* **CONSEGNA A**: Stabilisci se le affermazioni (i), (ii) e (iii) concordano con l'estratto sull'accoglienza dei profughi ucraini a Napoli. Rispondi a ciascuna con sì o no e cita tra virgolette le parole del testo che lo dimostrano. (i) Il primo nucleo familiare fuggito dall'Ucraina è ospitato a Bacoli. (ii) La struttura di Marechiaro dovrebbe essere usata solo come ultima istanza. (iii) Nella sola città di Napoli risiedono 12mila ucraini.
* **CONSEGNA B**: Prosegui l'estratto sull'accoglienza dei profughi ucraini a Napoli, cominciando dopo l'ultima frase riportata.

* **ESTRATTO DEL TESTO**:
◆ ◆ ◆ ◆ ◆
E’ ospitato, presso il centro Regina Pacis di Quarto di don Gennaro Pagano, il primo nucleo familiare composto da madre, padre e bambino fuggiti dall’Ucraina. A coordinare la rete di accoglienza dei profughi, il Comune di Napoli. “Napoli diventa protagonista dell’accoglienza del popolo ucraino su tutto il territorio regionale – ha affermato l’assessore alle Politiche sociali Luca Trapanese – garantendo un aiuto specifico ad ogni persona.

Nella sistemazione delle famiglie in arrivo dall’Ucraina il Comune di Napoli valorizzerà prima di tutto gli enti ecclesiastici e le comunità. Il Pio Monte della Misericordia ha messo a disposizione a Bacoli un’intera struttura già operativa per sei nuclei familiari con bambini disabili o che hanno bisogno di essere ospedalizzati. Per gestire i casi di emergenza renderemo operativa anche la nostra struttura di Marechiaro”, ha aggiunto Trapanese. “Il Comune ha predisposto la struttura di Marechiaro per l’accoglienza, ma – ha spiegato l’assessore – si spera di usarla come ultima istanza perché si prediligeranno altre forme di ricollocazione, calibrate caso per caso sulle esigenze delle persone in arrivo. Sono prevalenti, infatti, i casi di ricongiungimento con familiari già residenti in città, tenuto conto che a Napoli risiede la più grande comunità ucraina d’Europa (25mila residenti nella sola città di Napoli e 12mila nell’Area metropolitana) e, trattandosi di una comunità molto coesa e organizzata, per il momento la maggior parte degli arrivi viene gestita in questo modo, stanno tuttavia iniziando ad arrivare persone che non sanno dove andare”.
◆ ◆ ◆ ◆ ◆
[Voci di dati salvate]

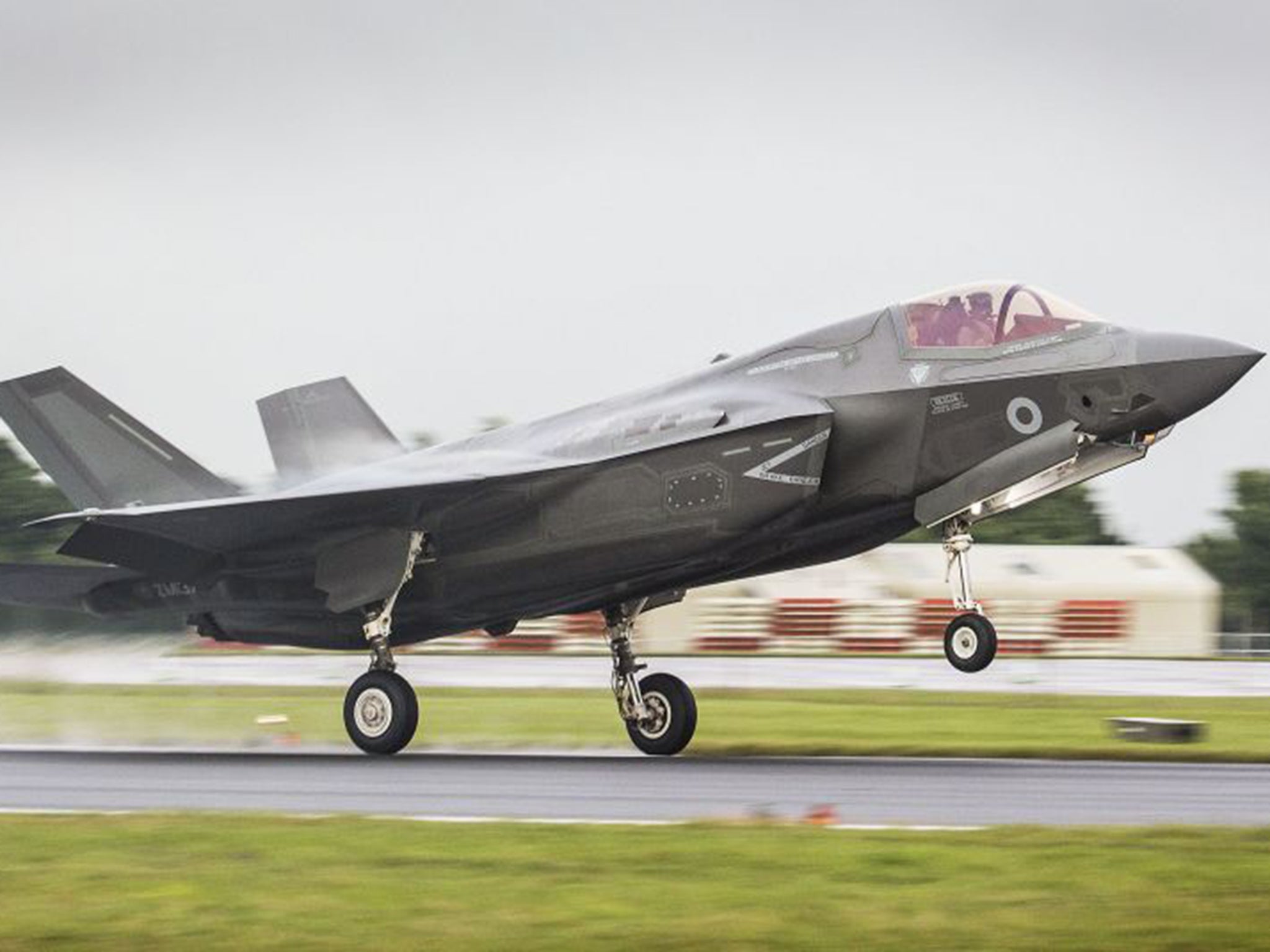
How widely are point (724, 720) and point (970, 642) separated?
8287 mm

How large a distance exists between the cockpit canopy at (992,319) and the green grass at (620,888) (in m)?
5.60

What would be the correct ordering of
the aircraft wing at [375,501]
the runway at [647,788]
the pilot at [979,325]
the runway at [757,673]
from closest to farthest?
the runway at [647,788], the pilot at [979,325], the aircraft wing at [375,501], the runway at [757,673]

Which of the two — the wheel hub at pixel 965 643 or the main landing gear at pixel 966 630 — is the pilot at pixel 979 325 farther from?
the wheel hub at pixel 965 643

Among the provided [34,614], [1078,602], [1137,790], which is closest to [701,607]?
[1078,602]

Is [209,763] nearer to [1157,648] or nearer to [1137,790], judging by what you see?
[1137,790]

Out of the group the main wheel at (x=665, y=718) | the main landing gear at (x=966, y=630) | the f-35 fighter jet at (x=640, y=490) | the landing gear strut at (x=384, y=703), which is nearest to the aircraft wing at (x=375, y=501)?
the f-35 fighter jet at (x=640, y=490)

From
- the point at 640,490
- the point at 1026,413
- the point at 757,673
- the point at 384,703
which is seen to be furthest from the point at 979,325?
the point at 757,673

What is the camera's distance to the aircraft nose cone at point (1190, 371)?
15906 mm

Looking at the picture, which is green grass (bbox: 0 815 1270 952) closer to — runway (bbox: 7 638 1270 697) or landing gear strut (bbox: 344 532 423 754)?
landing gear strut (bbox: 344 532 423 754)

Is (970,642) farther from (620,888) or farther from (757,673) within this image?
(757,673)

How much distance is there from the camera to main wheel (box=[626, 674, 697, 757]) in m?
18.7

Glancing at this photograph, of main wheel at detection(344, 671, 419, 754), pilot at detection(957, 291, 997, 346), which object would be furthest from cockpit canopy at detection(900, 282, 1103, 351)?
main wheel at detection(344, 671, 419, 754)

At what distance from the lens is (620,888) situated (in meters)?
10.1

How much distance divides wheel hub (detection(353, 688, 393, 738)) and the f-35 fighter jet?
0.02 meters
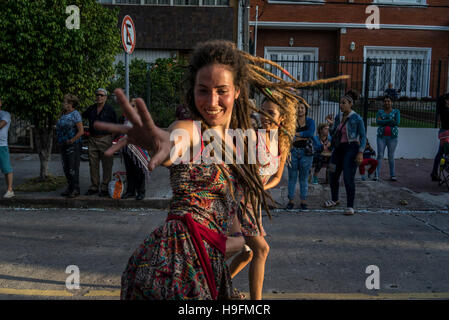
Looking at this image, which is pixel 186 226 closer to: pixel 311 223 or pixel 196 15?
pixel 311 223

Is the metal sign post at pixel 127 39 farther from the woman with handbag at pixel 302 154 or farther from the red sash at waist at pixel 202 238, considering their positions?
the red sash at waist at pixel 202 238

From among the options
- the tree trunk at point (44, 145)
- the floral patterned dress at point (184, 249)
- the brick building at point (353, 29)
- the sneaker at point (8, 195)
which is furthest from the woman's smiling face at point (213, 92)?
the brick building at point (353, 29)

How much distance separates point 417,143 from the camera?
46.9ft

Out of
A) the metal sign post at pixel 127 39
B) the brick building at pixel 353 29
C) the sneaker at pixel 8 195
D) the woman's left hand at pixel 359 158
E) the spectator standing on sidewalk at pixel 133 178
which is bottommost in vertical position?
the sneaker at pixel 8 195

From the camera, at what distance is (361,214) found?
758 cm

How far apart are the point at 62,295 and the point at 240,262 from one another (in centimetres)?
169

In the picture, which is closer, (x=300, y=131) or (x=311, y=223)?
(x=311, y=223)

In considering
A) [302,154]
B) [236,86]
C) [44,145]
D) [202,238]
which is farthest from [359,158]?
[44,145]

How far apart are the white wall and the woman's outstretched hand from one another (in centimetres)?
1328

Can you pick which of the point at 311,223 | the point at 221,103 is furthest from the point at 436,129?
the point at 221,103

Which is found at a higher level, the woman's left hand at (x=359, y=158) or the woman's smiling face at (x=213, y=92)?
the woman's smiling face at (x=213, y=92)

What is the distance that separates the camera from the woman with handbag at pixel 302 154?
7609 millimetres

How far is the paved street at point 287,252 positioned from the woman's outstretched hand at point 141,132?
270 cm
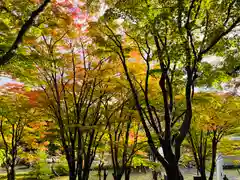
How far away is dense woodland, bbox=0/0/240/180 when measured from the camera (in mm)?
6844

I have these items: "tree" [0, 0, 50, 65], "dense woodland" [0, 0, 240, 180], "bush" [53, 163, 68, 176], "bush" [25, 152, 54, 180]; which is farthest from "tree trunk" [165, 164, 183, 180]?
"bush" [53, 163, 68, 176]

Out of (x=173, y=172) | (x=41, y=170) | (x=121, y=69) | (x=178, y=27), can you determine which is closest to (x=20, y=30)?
(x=178, y=27)

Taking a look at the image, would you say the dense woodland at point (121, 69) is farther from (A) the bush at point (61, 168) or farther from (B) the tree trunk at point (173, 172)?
(A) the bush at point (61, 168)

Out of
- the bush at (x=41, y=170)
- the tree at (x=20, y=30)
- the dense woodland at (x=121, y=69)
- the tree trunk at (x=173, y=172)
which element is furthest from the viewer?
the bush at (x=41, y=170)

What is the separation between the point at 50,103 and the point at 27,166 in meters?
27.4

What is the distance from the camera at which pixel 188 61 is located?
22.4 ft

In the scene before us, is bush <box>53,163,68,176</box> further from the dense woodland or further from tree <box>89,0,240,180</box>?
tree <box>89,0,240,180</box>

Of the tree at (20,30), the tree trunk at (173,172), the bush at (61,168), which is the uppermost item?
the tree at (20,30)

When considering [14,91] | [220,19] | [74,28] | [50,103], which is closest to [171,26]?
[220,19]

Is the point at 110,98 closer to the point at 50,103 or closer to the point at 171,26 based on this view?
the point at 50,103

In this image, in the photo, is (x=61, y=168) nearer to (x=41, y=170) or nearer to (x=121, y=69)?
(x=41, y=170)

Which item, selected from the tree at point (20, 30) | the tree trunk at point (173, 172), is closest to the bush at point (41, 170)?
the tree trunk at point (173, 172)

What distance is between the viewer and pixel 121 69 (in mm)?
10844

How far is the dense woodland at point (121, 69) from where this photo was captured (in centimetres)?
684
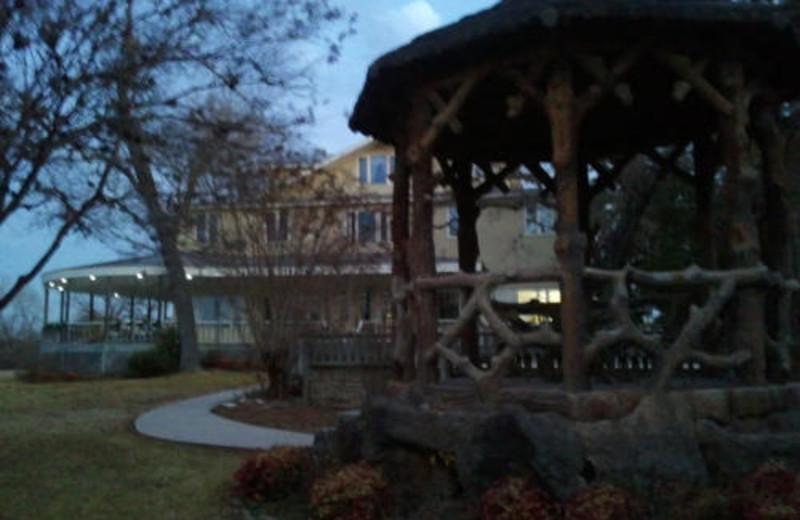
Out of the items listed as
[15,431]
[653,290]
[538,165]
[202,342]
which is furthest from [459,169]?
[202,342]

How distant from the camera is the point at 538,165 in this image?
1193 centimetres

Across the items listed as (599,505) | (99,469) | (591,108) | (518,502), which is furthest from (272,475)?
(591,108)

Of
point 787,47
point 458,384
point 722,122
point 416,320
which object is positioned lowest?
point 458,384

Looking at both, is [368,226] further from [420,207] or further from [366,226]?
[420,207]

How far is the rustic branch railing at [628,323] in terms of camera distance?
7156 millimetres

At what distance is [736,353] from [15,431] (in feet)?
36.9

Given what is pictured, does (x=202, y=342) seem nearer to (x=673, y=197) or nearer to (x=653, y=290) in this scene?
(x=673, y=197)

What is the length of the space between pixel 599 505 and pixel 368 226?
55.9 feet

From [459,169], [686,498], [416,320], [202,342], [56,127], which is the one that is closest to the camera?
[686,498]

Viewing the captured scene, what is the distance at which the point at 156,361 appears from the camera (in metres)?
28.1

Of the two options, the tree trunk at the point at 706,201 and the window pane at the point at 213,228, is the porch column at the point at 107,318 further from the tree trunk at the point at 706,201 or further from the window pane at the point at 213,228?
the tree trunk at the point at 706,201

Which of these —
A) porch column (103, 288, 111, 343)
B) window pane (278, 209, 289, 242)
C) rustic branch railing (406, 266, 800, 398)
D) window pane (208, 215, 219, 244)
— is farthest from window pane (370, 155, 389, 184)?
rustic branch railing (406, 266, 800, 398)

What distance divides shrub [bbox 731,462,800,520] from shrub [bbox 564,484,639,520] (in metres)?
0.74

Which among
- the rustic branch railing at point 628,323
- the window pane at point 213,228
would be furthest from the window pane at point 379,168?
the rustic branch railing at point 628,323
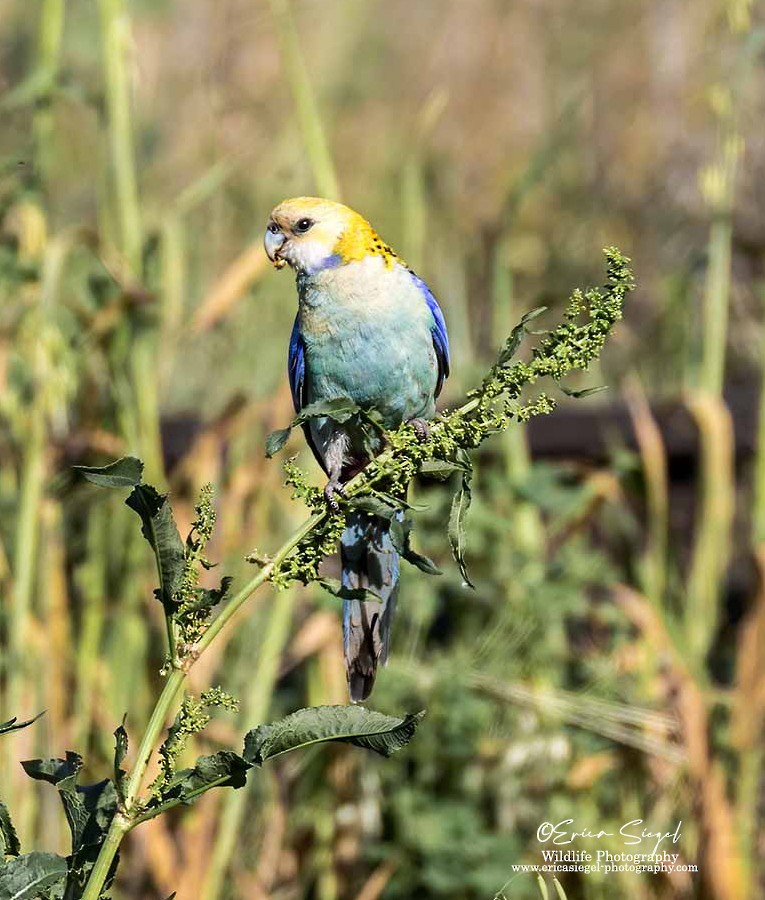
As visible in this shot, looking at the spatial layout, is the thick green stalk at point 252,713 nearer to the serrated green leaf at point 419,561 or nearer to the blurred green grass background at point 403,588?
the blurred green grass background at point 403,588

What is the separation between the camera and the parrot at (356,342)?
213 centimetres

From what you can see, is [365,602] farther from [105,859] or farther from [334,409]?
[105,859]

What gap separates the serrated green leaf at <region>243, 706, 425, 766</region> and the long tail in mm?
603

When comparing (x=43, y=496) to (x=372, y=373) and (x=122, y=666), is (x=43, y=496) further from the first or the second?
(x=372, y=373)

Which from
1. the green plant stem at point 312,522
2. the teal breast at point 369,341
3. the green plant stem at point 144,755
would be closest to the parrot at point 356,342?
the teal breast at point 369,341

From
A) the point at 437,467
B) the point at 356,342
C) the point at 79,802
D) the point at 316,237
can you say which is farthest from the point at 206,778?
the point at 316,237

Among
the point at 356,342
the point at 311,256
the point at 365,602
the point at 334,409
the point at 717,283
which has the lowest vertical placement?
the point at 365,602

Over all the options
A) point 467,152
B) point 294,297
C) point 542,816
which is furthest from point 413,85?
point 542,816

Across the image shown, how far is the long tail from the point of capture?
6.38 ft

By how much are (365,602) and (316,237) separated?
0.70 metres

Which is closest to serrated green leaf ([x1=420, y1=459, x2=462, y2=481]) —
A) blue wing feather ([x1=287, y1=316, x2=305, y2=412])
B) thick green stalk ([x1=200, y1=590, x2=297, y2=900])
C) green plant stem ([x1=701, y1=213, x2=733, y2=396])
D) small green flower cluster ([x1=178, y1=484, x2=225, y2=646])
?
small green flower cluster ([x1=178, y1=484, x2=225, y2=646])

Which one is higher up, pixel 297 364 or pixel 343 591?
pixel 297 364

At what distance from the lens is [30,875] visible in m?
1.26

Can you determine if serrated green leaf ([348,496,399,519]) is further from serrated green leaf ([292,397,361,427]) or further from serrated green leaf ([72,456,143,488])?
serrated green leaf ([72,456,143,488])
◆ ◆ ◆ ◆ ◆
* **RISPOSTA SCRITTA A**:
(i) No: "E’ ospitato, presso il centro Regina Pacis di Quarto di don Gennaro Pagano, il primo nucleo familiare composto da madre, padre e bambino fuggiti dall’Ucraina".
(ii) Sì: "si spera di usarla come ultima istanza".
(iii) No: "25mila residenti nella sola città di Napoli e 12mila nell’Area metropolitana".

* **RISPOSTA SCRITTA B**:
Sul form (https://www.comune.napoli.it/aiuto-ucraina) creato per le iniziative di sostegno alla popolazione ucraina, Trapanese ha spiegato che l’amministrazione comunale “non accetta abiti, alimenti o giocattoli, ma solo medicine e la disponibilità di psicologi e mediatori culturali”.